Exercise brief - Pick up the email below on the use of HTTP headers for metadata and carry it on past its final line.
-- Selected text start --
[occi-wg] confusion about status of link / headers

Alexis Richardson alexis.richardson at gmail.com
Tue Oct 20 11:39:07 CDT 2009


Sam,

On Tue, Oct 20, 2009 at 5:31 PM, Sam Johnston <samj at samj.net> wrote:
> Alexis,
>
> Sweeping, unjustified statements are intensely frustrating, not to
> mention unhelpful in the absence of a coherent alternative. If people
> choose not to disclose conflicts I happen to be aware of then you bet
> I'll disclose them for them - nothing personal about it.

I don't know what 'conflicts' you are referring to, or how these
relate to the matter at hand.  If by 'sweeping, unjustified' you refer
to the word 'unprecedented' then I shall justify it by pointing out
that - at least as I currently understand it - you are proposing use
of headers to a *greater* extent than has been done before and to
cover a *greater* set of use cases.


> Cutting to the chase, both Microsoft and Amazon are using headers for
> metadata to the same extent as what has been proposed.

Really - to the "same" extent?  That seems contrary to what has been
asserted on this thread previously.


> What premature optimisation? *Not* using XML? Do we really need to
> drag that carcass out again? Surely Adrian's performance tests put the
> last nail in that particular coffin.

Premature optimisation = making performance a critical design concern
when we want an API.

I have noted Adrian's points as have others.


> The question really is about whether we want to be an interface/
> protocol like HTTP or some mongrel hybrid of that along with a set of
> XML, JSON and/or text formats for everything we ever intend to model
> (knowing that work has already been done by others).

Work that has been done by others and shown to work, is a good thing.

alexis




> Sent from my iPhone
>
> On 20/10/2009, at 18:10, Alexis Richardson
> <alexis.richardson at gmail.com> wrote:
>
>> Sam
>>
>> Cut the personal stuff please.
>>
>> Re 'unproven', I think the issues people are having are:
>>
>> * The extent, scope and purpose of your application of headers to
>> metadata is unprecedented - as I understand it.  Nobody is saying it
>> has not been done in other and restricted cases.
>>
>> * Premature optimisation.
-- Selected text end --
-- Information shown start --
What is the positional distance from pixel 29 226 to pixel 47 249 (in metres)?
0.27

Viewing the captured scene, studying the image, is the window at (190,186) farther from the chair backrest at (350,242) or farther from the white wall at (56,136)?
-- Information shown end --
The reply -
>>
>> alexis
>>
>>
>>
>> On Tue, Oct 20, 2009 at 4:44 PM, Sam Johnston <samj at samj.net> wrote:
>>> Gary,
>>>
>>> Please be specific with your objections so as I can have some hope of
>>> answering them... "several other emails" does not suffice as to the
>>> best of my knowledge there are no outstanding issues that I have not
>>> comprehensively and convincingly dealt with.
>>>
>>> Your repeated assertions than HTTP headers are... what is it now...
>>> "unproven"... are demonstrably unfounded (refer to the various cloud
>>> APIs referred to by myself and Adrian, including both MS Azure and
>>> Amazon S3, as well as the history of the Internet in general) and
>>> given the frequency, bordering on FUD.
>>>
>>> Regarding performance, OCCI should strive to be as efficient as
>>> possible as it primarily targets public cloud providers who operate
>>> at
>>> arbitrarily large "cloud" scale. The existing specification is
>>> *extremely* efficient and alternatives would at least want to be in
>>> the same neighbourhood. Efficiency may be an inconvenient factor for
>>> whatever your alternative is, but it's critical for many of our use
>>> cases.
>>>
>>> Finally, you reject OVF without providing any alternative beyond
>>> building a replacement from scratch ourselves, after our second and
>>> final deadline has just sailed by no less. Have you considered the
>>> implementation cost of this? And in the same breath you accuse my
>>> proposal of being "unproven"? Give me a break...
>>>
>>> Correct me if I'm wrong but the way I see it is that you want to
>>> revert the last 2-3 months of my work because you have an investment
>>> in an old version of the spec. With each day I spend on OCCI costing
>>> me well over €1,000 excuse me for being pissed about someone with
>>> such a blatantly obvious conflict attacking my work and refusing to
>>> provide a coherent argument, particularly with no "camera ready"
>>> alternative anywhere in sight.
>>>
>>> Sent from my iPhone
>>>
>>> On 20/10/2009, at 16:51, Gary Mazz <garymazzaferro at gmail.com> wrote:
>>>
>>>> I've understood Sam's proposal from the beginning. I have had issue
>>>> with from the beginning.
>>>>
>>>> Although I find it very interesting and valuable in terms of
>>>> economy, I have issue with it as the OCCI's primary interface
>>>> implementation for a few reasons which have been outlined in several
>>>> other emails.
>>>>
>>>> It appears that Sam has created a new technology, a lower cost RPC
>>>> mechanism, which is unproven for both small and wide scale
>>>> deployment. For interoperability, IMO,  occi should focus on proven
>>>> mainstream technologies as the primary interfaces. I am not
>>>> suggesting, shelving or not supporting Sam's proposal, based on
>>>> market acceptance, it may prove to be one of many occi interface
>>>> implementations.
>>>>
>>>> As for cost saving in interface technologies, I do not buy into the
>>>> idea that the occi traffic will be so overwhelming that there is a
>>>> requirement to maximally optimize http requests and responses. IMO,
>>>> in comparison to images and consumer data occi traffic will be
>>>> insignificant. I think we are worrying about spilled milk while the
>>>> house is burning.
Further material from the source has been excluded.